**Paginafragment:**
# # # #

Feiten waarop de straf is gebaseerd
De verdachte heeft deel uitgemaakt van een criminele organisatie die zich bezighield met voorbereidingshandelingen voor de invoer van cocaïne. De criminele organisatie heeft getracht om een partij van ongeveer 2000 kilo cocaïne te importen vanuit Zuid-Amerika.
Binnen de organisatie was een taakverdeling zichtbaar. In het criminele samenwerkingsverband (hierna: CSV) zijn naast leidinggevende en coördinerende personen ook (transport)bedrijven ingeschakeld voor het logistieke proces. Het expediteursbedrijf [bedrijf01] , waar de verdachte aan verbonden was (geweest), was één van die bedrijven. Weliswaar bestond de rol van de verdachte binnen het CSV – vergeleken met andere CSV-leden – uit een meer ondergeschikte en/of uitvoerende rol, maar hij was desalniettemin een cruciale schakel binnen de organisatie. De verdachte was immers verantwoordelijk voor het regelen van eigen transport zodat de lading cocaïne succesvol omgewisseld kon worden voor verder transport.
Deelname aan een criminele organisatie is een delict dat de openbare orde raakt. De strafwaardigheid van deelneming aan een criminele organisatie wordt niet alleen bepaald door de organisatiegraad en het ontwrichtende karakter daarvan voor de openbare orde, maar ook door de aard van de (drugs)misdrijven die worden beoogd en gepleegd. De criminele organisatie waar de verdachte toe behoort heeft een substantiële bijdrage geleverd aan de instandhouding van het internationale drugscircuit. Handelingen gericht op de voorbereiding van invoer van cocaïne worden daardoor met aanzienlijke straffen bedreigd. Niet alleen ter voorkoming van het ontstaan en in stand houden van de binnenlandse markt, maar ook ter voorkoming van bijkomende criminaliteit door (tussen)handel in cocaïne. De verdachte heeft hier kennelijk geen oog voor gehad en was blijkbaar slechts uit op eigen financieel gewin.
8.3.
Persoonlijke omstandigheden van de verdachte
8.3.1.

# # # #

**Ingevoerde gegevens:**
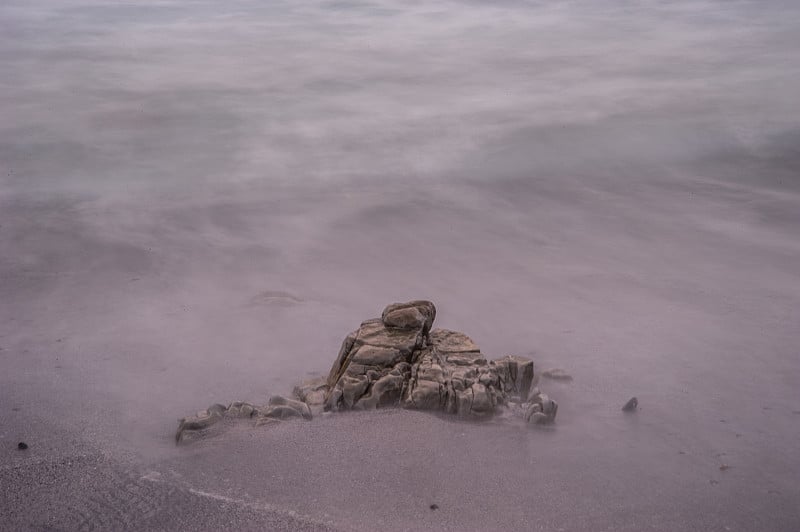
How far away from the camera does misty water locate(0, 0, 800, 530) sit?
253 centimetres

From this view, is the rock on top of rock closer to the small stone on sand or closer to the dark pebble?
the small stone on sand

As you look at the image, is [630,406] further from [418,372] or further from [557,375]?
[418,372]

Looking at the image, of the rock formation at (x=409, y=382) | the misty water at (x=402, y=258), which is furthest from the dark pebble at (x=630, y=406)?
the rock formation at (x=409, y=382)

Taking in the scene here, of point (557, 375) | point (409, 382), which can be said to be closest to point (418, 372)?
point (409, 382)

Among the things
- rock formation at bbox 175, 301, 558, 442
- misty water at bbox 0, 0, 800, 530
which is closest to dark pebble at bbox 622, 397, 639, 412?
misty water at bbox 0, 0, 800, 530

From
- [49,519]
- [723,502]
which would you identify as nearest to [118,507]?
[49,519]

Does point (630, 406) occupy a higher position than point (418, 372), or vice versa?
point (418, 372)

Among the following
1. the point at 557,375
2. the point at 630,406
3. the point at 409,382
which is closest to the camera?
the point at 409,382

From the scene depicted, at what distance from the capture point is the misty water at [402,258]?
2527mm

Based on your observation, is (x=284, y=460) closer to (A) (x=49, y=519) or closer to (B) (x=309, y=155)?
(A) (x=49, y=519)

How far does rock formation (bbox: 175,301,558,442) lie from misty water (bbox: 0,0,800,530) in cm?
8

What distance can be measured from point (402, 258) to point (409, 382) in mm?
2019

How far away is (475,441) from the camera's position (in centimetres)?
272

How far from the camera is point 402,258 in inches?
192
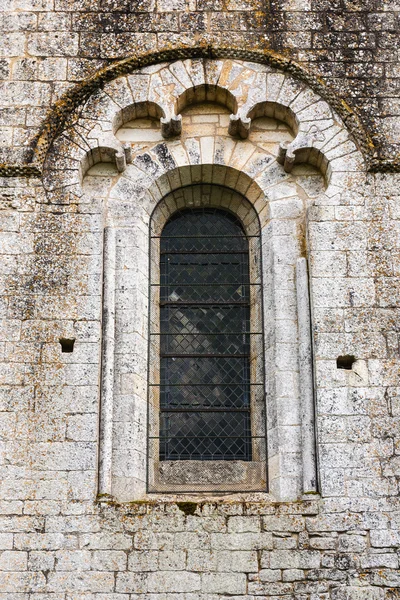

# # # #

**Korte opdracht 1:** Welke hoeveelheid cocaïne probeerde de criminele organisatie volgens het paginafragment in te voeren, en vanuit welk werelddeel?
**Korte opdracht 2:** Leg uit waarom de verdachte volgens het paginafragment een cruciale schakel binnen de organisatie was, ondanks zijn meer ondergeschikte rol.

**Oplossing opdracht 1:** Ongeveer 2000 kilo cocaïne, vanuit Zuid-Amerika.

**Oplossing opdracht 2:** De verdachte was verantwoordelijk voor het regelen van eigen transport. Daardoor kon de lading cocaïne succesvol worden omgewisseld voor verder transport.